Durante la entrevista, sostuvo que la ausencia de regulaciones claras ha favorecido el crecimiento de un mercado internacional vinculado a la maternidad subrogada. En este sentido, hizo referencia a estimaciones internacionales que proyectan un crecimiento significativo de esta actividad durante los próximos años.
La cosificación de niños y niñas como preocupación central
Otro de los aspectos abordados fue la posibilidad de que la maternidad subrogada conduzca a formas de cosificación de los niños.
Para ilustrar esta preocupación, Ana Belén hizo referencia a un caso judicial reciente ocurrido en la provincia de Córdoba, en el que una pareja extranjera desistió de asumir la responsabilidad parental respecto de un niño nacido mediante un proceso de subrogación.
Según explicó, la situación derivó en una declaración judicial de adoptabilidad y abrió un intenso debate acerca de los límites éticos y jurídicos de estas prácticas.
A partir de este ejemplo, sostuvo que existe el riesgo de que los niños sean percibidos como objetos de acuerdos privados o expectativas previamente definidas, en lugar de ser reconocidos como sujetos plenos de derechos.
En ese sentido, destacó la importancia de preservar principios fundamentales como la dignidad humana, el derecho a la identidad y el reconocimiento de toda persona como un fin en sí misma.
Maternidad subrogada y trata de personas
A lo largo de la conversación también se abordó la relación entre la maternidad subrogada y las nuevas formas de explotación de personas.
Ana Belén señaló que diversos especialistas han comenzado a analizar esta práctica en el marco de debates más amplios vinculados con las nuevas modalidades de trata y explotación.
Según explicó, los procesos de maternidad subrogada suelen involucrar actores ubicados en contextos económicos y sociales muy diferentes, donde personas con mayores recursos recurren a mujeres que atraviesan situaciones de vulnerabilidad.
A su juicio, esta desigualdad estructural, sumada a la intervención de agencias y otros intermediarios, exige prestar especial atención a las condiciones en las que se desarrollan estos acuerdos y a las posibles afectaciones de derechos que pueden producirse.
Asimismo, advirtió sobre la necesidad de fortalecer mecanismos de protección y acompañamiento para las mujeres involucradas, especialmente aquellas que atraviesan situaciones de vulnerabilidad económica o social.
Acompañamiento, maternidad vulnerable y alternativas de protección
Hacia el final de la entrevista, Ana Belén puso el foco en la necesidad de acompañar a las mujeres que se encuentran inmersas en contextos de maternidad vulnerable.
Según sostuvo, resulta fundamental desarrollar políticas públicas que promuevan oportunidades laborales, redes de apoyo y mecanismos efectivos de contención que permitan evitar que situaciones de necesidad conduzcan a decisiones tomadas en contextos de extrema vulnerabilidad.

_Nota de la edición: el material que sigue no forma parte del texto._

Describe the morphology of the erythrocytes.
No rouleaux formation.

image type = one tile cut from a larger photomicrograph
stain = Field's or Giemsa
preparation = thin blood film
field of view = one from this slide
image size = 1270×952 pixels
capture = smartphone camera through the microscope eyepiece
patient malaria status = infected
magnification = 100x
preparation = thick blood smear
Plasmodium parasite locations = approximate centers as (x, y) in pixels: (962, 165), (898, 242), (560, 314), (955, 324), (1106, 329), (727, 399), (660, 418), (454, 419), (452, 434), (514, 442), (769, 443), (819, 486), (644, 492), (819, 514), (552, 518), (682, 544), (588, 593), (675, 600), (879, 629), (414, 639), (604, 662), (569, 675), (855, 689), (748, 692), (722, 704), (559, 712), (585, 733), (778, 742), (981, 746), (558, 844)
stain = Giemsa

Asimismo, destacó la importancia de fortalecer alternativas que permitan garantizar el derecho de niños, niñas y adolescentes a crecer en una familia.
En este punto, hizo referencia al instituto de la adopción como una herramienta que merece mayor visibilidad y promoción social, destacando que el centro de este sistema debe ser siempre la protección integral de los derechos de los niños.
Una reflexión sobre la dignidad humana y los derechos fundamentales
Como reflexión final, Ana Belén sostuvo que los debates en torno a la maternidad subrogada obligan a repensar cuestiones centrales vinculadas con la dignidad humana, la protección de la infancia y los límites éticos de determinadas prácticas.
Según expresó, cualquier análisis sobre esta problemática debe colocar en el centro a las personas involucradas y priorizar la protección efectiva de sus derechos.
Desde esta perspectiva, consideró que la promoción de una cultura basada en el respeto por la dignidad humana, la protección de las mujeres en situación de vulnerabilidad y la defensa de los derechos de niños y niñas constituye un desafío fundamental para las sociedades contemporáneas y para las políticas públicas orientadas a la promoción de los derechos humanos.